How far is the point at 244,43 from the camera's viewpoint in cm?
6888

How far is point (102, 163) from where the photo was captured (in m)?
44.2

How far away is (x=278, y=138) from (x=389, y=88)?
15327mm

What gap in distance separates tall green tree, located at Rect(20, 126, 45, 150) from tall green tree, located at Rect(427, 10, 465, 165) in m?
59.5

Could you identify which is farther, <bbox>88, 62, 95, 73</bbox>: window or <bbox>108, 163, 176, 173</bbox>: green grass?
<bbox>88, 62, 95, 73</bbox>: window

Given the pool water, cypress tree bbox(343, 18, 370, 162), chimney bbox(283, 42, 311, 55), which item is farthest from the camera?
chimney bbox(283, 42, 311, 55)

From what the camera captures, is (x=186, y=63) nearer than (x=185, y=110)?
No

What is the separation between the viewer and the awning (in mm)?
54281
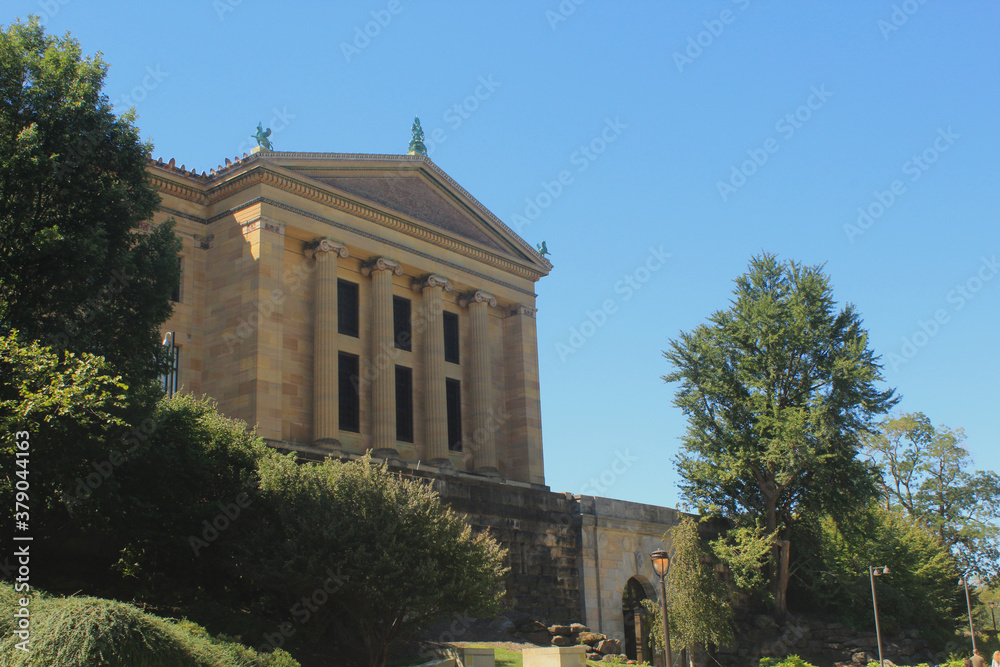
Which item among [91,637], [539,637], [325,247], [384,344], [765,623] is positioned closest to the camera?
[91,637]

+++

BRIEF:
Can you transcribe all of the items above word for word, leaving any pictures out of your answer?

SOLUTION TO THIS PROBLEM:
How far is the point at 244,43 from the camera's viewpoint in cm?
6888

How far is point (102, 163) from where the photo was captured (in m)?
44.2

How far away is (x=278, y=138) from (x=389, y=88)?
15327mm

What gap in distance separates tall green tree, located at Rect(20, 126, 45, 150) from tall green tree, located at Rect(427, 10, 465, 165) in m?
59.5

Could you identify which is farther, <bbox>88, 62, 95, 73</bbox>: window or <bbox>108, 163, 176, 173</bbox>: green grass?
<bbox>88, 62, 95, 73</bbox>: window

Given the pool water, cypress tree bbox(343, 18, 370, 162), chimney bbox(283, 42, 311, 55), which item is farthest from the camera?
chimney bbox(283, 42, 311, 55)

From what the camera captures, is (x=186, y=63) nearer than (x=185, y=110)?
No

What is the separation between the viewer and the awning (in mm)?
54281
Which item among [91,637], [539,637], [325,247], [384,344], [765,623] is positioned closest to the camera?
[91,637]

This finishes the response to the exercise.